Though this temple is a small one, it is made entirely of marble. Its position on the front of the Acropolis was purposeful, in that the people of Athens could easily worship the Goddess of Victory during times of war, in the hope of a prosperous outcome.
It was Athens ambitions to be seen as a world power, such as Persia, that prompted the decision to build the temple. As with other temples on the Acropolis, the temple was beautifully decorated with friezes. These depicted the meeting between the Gods Athena, Zeus and Poseidon.
This meeting signifies the religious beliefs of the Athenians, and the hope of creating favour with the Gods, in order for the temple to be worshiped. This would have been particularly necessary especially during the political climate at this time.
The frieze also illustrated the victory by an alliance of Greek city states over the Persians at the battle of Plataea, which took place in 479BC. This depiction was to remind the Athenians of their past days of glory, and to raise moral and spur them on in the current climate.
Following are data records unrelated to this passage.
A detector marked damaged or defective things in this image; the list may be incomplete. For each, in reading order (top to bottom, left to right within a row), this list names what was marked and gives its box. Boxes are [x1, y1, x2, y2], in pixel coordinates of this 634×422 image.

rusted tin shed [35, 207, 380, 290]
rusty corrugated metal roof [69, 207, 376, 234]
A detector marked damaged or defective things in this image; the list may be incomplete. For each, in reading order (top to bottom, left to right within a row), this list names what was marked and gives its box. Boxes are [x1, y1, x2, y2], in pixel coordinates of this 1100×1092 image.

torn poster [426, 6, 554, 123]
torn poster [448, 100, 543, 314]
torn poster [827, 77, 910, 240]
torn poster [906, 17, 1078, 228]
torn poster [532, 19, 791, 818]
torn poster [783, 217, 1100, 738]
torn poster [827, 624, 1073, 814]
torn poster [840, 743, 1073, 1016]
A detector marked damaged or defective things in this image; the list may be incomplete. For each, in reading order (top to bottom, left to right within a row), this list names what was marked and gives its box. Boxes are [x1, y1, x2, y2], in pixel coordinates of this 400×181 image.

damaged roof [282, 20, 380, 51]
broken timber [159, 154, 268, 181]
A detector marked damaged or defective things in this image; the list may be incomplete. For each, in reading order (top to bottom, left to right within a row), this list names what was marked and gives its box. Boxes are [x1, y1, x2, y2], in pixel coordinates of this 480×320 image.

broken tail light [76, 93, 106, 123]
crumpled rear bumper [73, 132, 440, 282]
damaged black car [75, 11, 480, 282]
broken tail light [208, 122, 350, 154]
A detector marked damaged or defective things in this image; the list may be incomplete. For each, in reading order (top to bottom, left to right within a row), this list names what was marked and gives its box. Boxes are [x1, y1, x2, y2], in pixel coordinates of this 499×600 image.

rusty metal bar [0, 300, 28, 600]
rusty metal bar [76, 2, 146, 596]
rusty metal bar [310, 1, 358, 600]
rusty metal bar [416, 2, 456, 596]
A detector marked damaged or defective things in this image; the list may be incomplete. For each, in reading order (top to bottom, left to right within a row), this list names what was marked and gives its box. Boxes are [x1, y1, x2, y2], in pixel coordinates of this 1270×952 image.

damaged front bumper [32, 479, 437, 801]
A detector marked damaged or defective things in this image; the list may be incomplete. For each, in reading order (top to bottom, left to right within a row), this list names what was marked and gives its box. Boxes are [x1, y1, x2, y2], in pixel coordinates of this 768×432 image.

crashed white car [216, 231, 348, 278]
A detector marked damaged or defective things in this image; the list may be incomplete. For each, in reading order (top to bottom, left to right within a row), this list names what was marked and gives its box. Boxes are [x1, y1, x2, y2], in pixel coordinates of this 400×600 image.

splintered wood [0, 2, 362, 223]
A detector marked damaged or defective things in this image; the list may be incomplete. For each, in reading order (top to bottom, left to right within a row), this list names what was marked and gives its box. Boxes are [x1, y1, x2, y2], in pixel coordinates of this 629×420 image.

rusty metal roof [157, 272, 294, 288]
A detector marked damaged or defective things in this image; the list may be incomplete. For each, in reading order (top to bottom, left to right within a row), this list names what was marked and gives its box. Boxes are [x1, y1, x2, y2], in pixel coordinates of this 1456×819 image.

On completion of the temple, a Parapet (lower wall) was added for extra protection. This parapet was one of the several signs that Athens wanted to resolve her battle with Sparta. In the temple, there was a statue of Athena as “Nike Apterus”, the Goddess without her wings, in the cellar. It is believed that the wings were removed by Athenians, who hoped that this would make Athena remain in the city for success over the Spartans.